“It isn’t fair!”

After the handsome District Attorney Harvey Dent loses his fiancee and burns half his face with an electric cord, a set-up of the Joker, Dent wants revenge. Batman confronts Dent, now Two-face, with murderous intent to take the lives of an innocent boy and his family with the means (a gun) to do it.

“It’s not about what I want,” he screams at Batman, “it’s about what’s FAIR!” (The Dark Knight)

When we’ve experienced a tragedy, we find it difficult to yield our sense of injustice. The Lord responds to Job’s complaint of unfairness by presenting him with natural and animal creation where fairness never enters in the equation. By holding on to God or life having misused us, we cling to our being right, and God wrong.

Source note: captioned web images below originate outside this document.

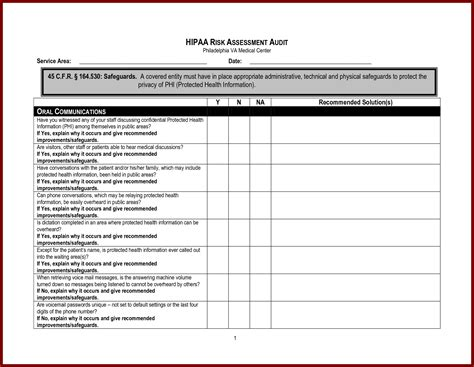 business risk analysis template hipaa risk assessment template business template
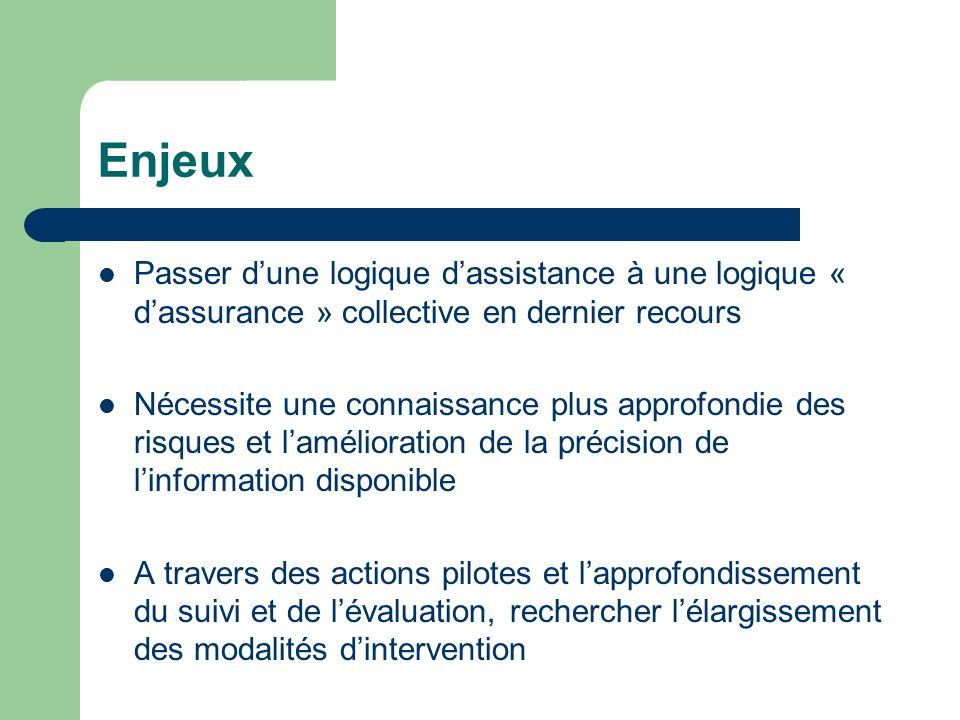 EnjeuxPasser d'une logique d'assistance à une logique « d'assurance » collective en dernier recours.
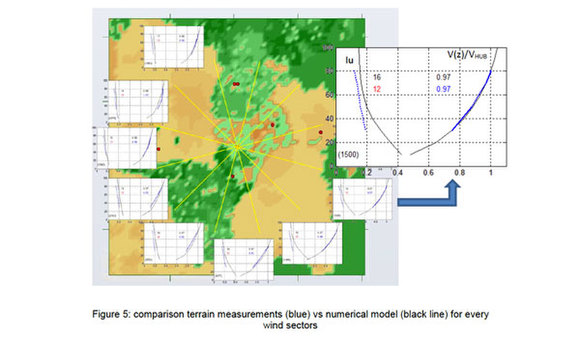 Comparison of terrain measurements vs numerical model for every wind sectors around the forest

I went through an experience similar to what Job experienced. He had sought to bring God to court to sue for justice over all his disasters. For many years, our talented and committed son Paul and his wife Juli battled Chronic Fatigue Syndrome, with Juli also suffering from extreme chemical sensitivities. In 2005 I wrote:

Today in prayer, the Lord touched me. As I reflected on Job’s cry of complaint against God’s injustice, I also thought of how he was forced at the end of the book to retract. I realized that I also had to retract my complaint against God’s injustice for Paul and Juli’s illness, my resentment, my anger against God. I had to be content with knowing and loving him better. Tears flooded my eyes. It’s hard for me to give up my sense of rightness, my wanting to be right (and God wrong), but there is freedom in letting him be God and just reaching out to him in love and adoration in spite of the pain.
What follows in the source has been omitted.